In vitro anti-inflammatory potential of marine macromolecules cross-linked bio-composite scaffold on LPS stimulated RAW 264.7 macrophage cells for cartilage tissue engineering applications
Published in Journal of Biomaterials Science, Polymer Edition, 2021
A. S. Sumayya, G. Muraleedhara Kurup
Inflammation is one of the body’s innate immune responses and is primarily mediated by macrophages [7]. Macrophages are key players of the immune system and play a central role to mediate several immunopathological phenomena during inflammation [8]. When the body is stimulated by pathologic injury, activated macrophages release many proinflammatory cytokine and inflammatory mediators. Hence, the macrophage cell line provides an excellent model for evaluation of anti-inflammatory potential and drug screening [9,10]. Various inflammatory molecules, such as cytokines (e.g.
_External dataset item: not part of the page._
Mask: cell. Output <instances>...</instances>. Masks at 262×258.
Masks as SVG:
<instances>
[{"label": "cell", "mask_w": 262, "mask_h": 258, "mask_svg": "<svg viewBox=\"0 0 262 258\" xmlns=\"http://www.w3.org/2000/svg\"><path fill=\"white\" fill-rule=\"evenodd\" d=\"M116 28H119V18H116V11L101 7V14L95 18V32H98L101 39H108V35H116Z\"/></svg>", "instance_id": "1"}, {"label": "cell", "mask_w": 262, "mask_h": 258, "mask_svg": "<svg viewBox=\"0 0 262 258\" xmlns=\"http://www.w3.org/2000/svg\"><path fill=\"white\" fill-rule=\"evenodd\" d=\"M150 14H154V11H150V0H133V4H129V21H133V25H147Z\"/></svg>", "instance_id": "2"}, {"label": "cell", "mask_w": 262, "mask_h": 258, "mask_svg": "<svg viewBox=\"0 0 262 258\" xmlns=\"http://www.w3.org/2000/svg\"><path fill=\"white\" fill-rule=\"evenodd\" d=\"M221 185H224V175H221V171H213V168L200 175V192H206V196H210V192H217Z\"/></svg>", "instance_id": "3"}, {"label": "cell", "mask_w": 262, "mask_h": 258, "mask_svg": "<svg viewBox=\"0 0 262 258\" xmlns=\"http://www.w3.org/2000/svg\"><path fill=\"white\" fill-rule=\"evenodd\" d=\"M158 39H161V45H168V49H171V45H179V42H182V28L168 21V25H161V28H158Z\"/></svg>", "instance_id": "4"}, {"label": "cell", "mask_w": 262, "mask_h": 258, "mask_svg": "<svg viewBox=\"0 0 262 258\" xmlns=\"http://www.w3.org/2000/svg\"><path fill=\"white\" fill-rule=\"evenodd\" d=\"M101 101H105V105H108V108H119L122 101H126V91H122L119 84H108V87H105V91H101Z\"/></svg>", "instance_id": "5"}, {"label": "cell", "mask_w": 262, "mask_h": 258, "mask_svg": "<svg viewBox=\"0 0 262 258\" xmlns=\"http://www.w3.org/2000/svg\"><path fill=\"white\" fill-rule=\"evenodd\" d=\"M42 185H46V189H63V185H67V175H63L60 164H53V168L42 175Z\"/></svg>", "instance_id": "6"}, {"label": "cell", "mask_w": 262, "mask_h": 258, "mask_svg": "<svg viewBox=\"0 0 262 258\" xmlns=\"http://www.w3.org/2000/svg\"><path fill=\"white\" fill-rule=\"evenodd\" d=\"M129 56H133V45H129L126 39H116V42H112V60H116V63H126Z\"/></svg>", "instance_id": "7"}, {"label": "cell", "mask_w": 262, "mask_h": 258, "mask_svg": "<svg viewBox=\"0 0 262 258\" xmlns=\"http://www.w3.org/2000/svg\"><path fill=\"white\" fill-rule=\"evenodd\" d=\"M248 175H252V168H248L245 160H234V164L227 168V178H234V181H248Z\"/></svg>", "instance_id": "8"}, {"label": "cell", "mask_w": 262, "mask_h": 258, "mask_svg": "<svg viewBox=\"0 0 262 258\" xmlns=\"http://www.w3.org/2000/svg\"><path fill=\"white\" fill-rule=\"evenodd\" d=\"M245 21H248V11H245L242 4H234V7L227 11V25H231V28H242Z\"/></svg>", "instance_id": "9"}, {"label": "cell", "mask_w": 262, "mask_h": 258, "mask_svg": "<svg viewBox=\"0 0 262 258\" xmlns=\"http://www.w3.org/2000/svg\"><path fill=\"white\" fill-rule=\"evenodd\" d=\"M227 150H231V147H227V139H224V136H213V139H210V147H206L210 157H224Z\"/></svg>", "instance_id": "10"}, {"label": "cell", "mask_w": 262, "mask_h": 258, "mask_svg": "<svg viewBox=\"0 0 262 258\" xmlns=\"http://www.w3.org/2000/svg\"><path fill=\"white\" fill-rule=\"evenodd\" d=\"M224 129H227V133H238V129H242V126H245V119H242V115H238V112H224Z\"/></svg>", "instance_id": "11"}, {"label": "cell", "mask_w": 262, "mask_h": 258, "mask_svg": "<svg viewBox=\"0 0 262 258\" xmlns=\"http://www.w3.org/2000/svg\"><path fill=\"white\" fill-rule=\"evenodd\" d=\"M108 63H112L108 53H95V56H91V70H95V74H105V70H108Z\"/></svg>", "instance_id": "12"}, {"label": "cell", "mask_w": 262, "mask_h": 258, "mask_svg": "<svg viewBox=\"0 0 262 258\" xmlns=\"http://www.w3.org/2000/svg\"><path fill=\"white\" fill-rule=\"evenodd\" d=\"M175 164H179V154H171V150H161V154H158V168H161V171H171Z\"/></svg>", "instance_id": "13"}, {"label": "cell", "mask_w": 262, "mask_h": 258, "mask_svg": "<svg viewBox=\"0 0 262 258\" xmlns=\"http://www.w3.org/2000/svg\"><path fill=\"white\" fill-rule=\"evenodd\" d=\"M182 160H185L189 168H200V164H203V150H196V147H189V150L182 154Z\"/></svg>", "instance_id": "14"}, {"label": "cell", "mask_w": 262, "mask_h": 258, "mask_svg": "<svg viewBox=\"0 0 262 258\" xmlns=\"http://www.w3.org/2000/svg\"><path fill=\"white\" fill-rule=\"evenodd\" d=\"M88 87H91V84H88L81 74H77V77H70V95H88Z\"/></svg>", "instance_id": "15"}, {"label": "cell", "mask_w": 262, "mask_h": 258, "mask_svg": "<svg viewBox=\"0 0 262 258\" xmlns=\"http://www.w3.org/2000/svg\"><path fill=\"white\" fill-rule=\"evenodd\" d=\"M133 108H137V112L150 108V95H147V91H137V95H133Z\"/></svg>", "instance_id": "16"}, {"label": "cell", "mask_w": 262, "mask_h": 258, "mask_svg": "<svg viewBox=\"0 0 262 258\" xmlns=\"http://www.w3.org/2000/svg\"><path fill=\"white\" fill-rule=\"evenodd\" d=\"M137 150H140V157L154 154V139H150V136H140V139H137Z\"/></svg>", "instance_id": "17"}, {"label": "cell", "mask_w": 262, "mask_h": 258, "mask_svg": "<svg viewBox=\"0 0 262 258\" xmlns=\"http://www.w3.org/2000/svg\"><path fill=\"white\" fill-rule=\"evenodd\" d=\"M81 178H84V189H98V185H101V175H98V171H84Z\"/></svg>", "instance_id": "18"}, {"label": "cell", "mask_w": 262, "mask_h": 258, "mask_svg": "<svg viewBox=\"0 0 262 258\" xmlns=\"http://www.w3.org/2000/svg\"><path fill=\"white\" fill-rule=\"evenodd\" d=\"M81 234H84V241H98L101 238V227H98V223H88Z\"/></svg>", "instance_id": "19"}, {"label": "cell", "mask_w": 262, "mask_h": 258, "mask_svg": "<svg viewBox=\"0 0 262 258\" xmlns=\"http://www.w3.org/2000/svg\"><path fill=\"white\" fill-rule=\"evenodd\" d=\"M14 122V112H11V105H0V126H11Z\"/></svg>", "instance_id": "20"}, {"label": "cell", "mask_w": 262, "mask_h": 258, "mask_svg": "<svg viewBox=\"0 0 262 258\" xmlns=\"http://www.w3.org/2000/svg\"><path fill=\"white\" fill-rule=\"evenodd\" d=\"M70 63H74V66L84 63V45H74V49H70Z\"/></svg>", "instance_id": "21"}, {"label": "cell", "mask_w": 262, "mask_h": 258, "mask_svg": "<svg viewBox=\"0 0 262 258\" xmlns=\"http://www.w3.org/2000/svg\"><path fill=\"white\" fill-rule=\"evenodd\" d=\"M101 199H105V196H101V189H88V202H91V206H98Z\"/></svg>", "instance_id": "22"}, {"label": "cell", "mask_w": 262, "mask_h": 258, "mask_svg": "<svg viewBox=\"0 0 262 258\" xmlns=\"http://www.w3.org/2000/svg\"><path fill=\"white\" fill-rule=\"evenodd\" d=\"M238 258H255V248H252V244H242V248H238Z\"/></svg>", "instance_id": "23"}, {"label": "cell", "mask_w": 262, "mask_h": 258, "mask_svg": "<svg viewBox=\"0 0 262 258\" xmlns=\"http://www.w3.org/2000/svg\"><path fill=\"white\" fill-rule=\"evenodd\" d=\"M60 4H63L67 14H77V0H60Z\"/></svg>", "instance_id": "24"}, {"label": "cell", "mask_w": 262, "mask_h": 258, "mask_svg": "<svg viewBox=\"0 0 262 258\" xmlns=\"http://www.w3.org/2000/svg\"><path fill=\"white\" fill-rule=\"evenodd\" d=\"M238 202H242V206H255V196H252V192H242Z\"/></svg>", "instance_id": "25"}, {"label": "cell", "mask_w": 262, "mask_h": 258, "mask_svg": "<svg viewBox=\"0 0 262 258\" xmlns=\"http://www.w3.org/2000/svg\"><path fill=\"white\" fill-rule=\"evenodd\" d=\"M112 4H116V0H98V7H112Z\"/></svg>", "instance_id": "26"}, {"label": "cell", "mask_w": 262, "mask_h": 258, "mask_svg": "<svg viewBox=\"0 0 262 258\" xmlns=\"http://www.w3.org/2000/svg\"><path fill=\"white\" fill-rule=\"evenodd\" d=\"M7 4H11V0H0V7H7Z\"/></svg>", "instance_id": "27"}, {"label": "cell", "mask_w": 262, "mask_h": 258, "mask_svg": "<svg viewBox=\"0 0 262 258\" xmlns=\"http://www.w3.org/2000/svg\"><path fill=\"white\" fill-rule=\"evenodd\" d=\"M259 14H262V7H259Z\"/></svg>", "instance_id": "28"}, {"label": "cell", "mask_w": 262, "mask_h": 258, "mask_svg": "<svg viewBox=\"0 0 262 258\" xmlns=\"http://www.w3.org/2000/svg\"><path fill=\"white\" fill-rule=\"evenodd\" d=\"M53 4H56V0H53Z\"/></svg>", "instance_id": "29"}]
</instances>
TNF α, IL-6 and IL-1β), chemokines and mediators including NO and PGE2, are known to play critical roles in managing crosstalk between immune cells in both acute and chronic responses [11–13]. In this regard, the initial activation of macrophages in inflammatory events could be a crucial step [7]. Even though it is well known that inflammation is a representative defense mechanism in the body, severe inflammatory responses may lead to several serious diseases, such as arthritis, septic shock, organ destruction, cancer, atherosclerosis and pulmonary fibrosis [14–16]. Lipopolysaccharide, an outer membrane component of gram negative bacteria is one of the potent activator of macrophages [17]. Exposure to LPS induces inflammatory induction of pro-inflammatory cytokines such as TNF- α, IL-6, IL-1β, NO & PGE2 and thus initiate a cascade of inflammatory reactions [10,18]. Therefore, effective modulation of these inflammatory mediators is an important target pathway in the cure of disease with anti-inflammatory components [15,19].